Le boitier qui enregistre et analyse images et son.
Le boitier qui enregistre et analyse images et son. - Ifsttar

C’est un simple boîtier, mais il pourrait révolutionner la surveillance dans les lieux publics. Une équipe de chercheurs de l’Ifsttar (institut de recherche dans les transports) à Villeneuve d’Ascq, près de Lille, a mis eu point un système de vidéo et d’audio surveillance intelligent, au sein d’un consortium d’entreprises partenaires comme Thalès ou le Commissariat à l’énergie atomique et aux énergies alternatives (CEA).

Autonome et en temps réel

Cet outil, baptisé DéGIV (détection et gestion d’incidents dans un véhicule ferroviaire) est en effet capable d’examiner, de façon autonome et en temps réel, les comportements et les situations inhabituels à travers les images et les sons. Jusqu’à présent, la plupart de ces systèmes nécessitent une analyse humaine.

Aprèsles attentats qui ont touché Bruxelles, mardi, DéGIV pourrait être promis à un bel avenir. « Ce système est le fruit d’une dizaine d’années de recherches sur l’analyse des comportements dans les lieux d’attente comme les gares, les stations de métro ou les aéroports, explique Sébastien Ambellouis, chercheur à l’Ifsttar. A l’origine, il a été conçu pour être embarqué dans les trains, comme son nom l’indique, et pour surveiller les agressions et les actes de vandalisme. Mais il peut s’adapter. »

Pas d’accès aux images d’attentats

« En revanche, il ne faut pas s’attendre à détecter des colis abandonnés. Le procédé existe, mais il n’est pas implanté sur notre système. Peut-être, un jour… », relativise Cyril Meurie, chercheur dans le même laboratoire.
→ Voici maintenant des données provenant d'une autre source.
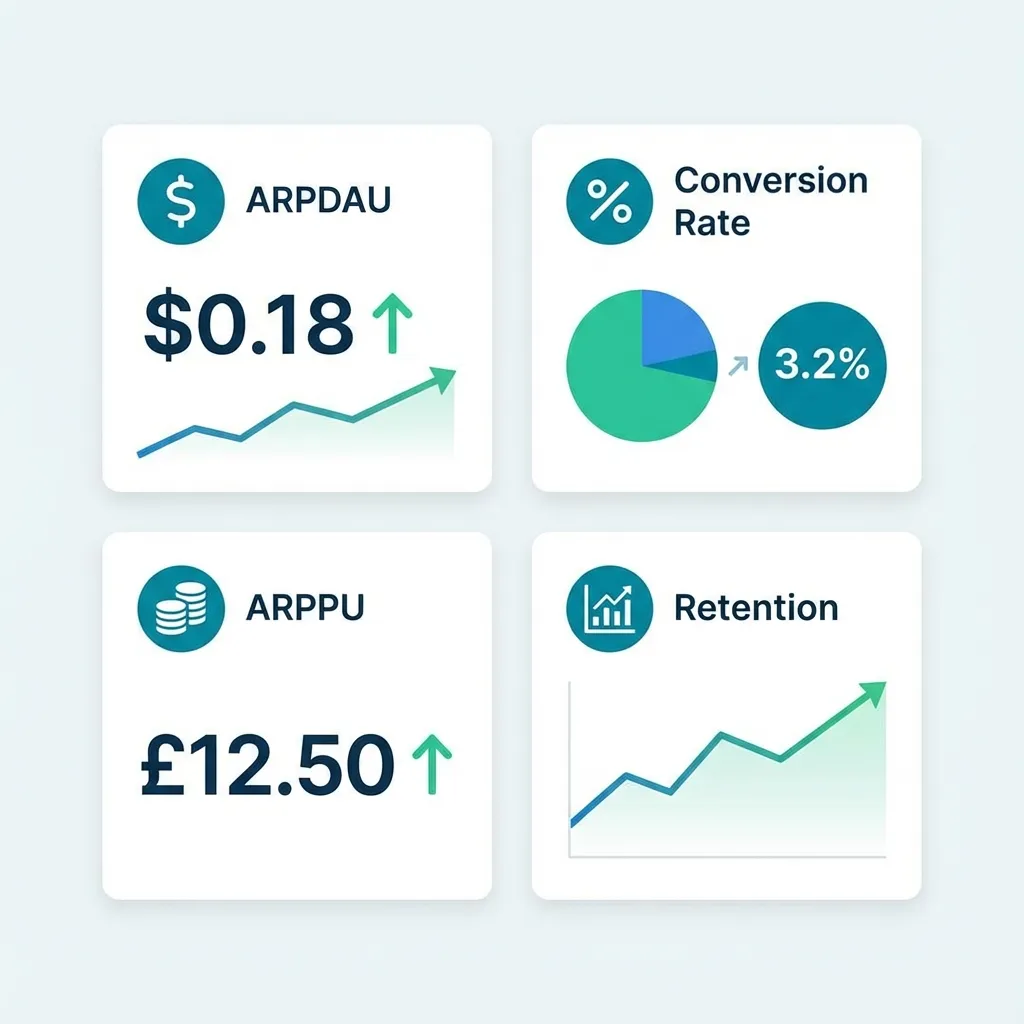 Revenue metrics analytics dashboard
La raison, c’est que l’équipe de recherche n’a pas accès aux images d’attentats pour les analyser. « Ce serait un retour d’expérience intéressant pour affiner notre système de modélisation des comportements. Examiner ceux qui ont posé les bombes permettrait de bien comprendre ce qui les diffère des autres personnes dans leur comportement », estime Sébastien Ambellouis.

Néanmoins, le capteur DéGIV assure d’ores et déjà le suivi de plusieurs personnes et pourra bientôt assurer des fonctions d’identification et ré-identification pour un individu enregistré par différentes caméras. « Grâce aux vêtements et leurs couleurs ou à la taille de la personne, on peut repérer si elle entre avec une valise et ressort sans, par exemple », précise le chercheur. Un travail habituellement confié à la police. « Ce travail de repérage est important. A Paris, un délinquant a pu être interpellé alors qu’il avait changé de vêtements. Ce sont ses chaussures qui l’ont trahi », raconte-t-il.

En phase de pré-industrialisation

Ce boîtier DéGIV a pu être testé une journée, en juin 2015, sur la ligne 14 du métro parisien. « Ce qui manque, c’est de pouvoir l’expérimenter sur un laps de temps plus long, dans une gare par exemple, pour pouvoir l’améliorer », regrette Sébastien Ambellouis.

En attendant, l’outil est actuellement en phase de pré-industrialisation par le biais des entreprises partenaires,. Pour développer ce projet de vidéo et audio surveillance, une offre de recherche a été envoyée aux pouvoirs publics en janvier. A l’Ifsttar, on est prêt à relever le défi des attentats.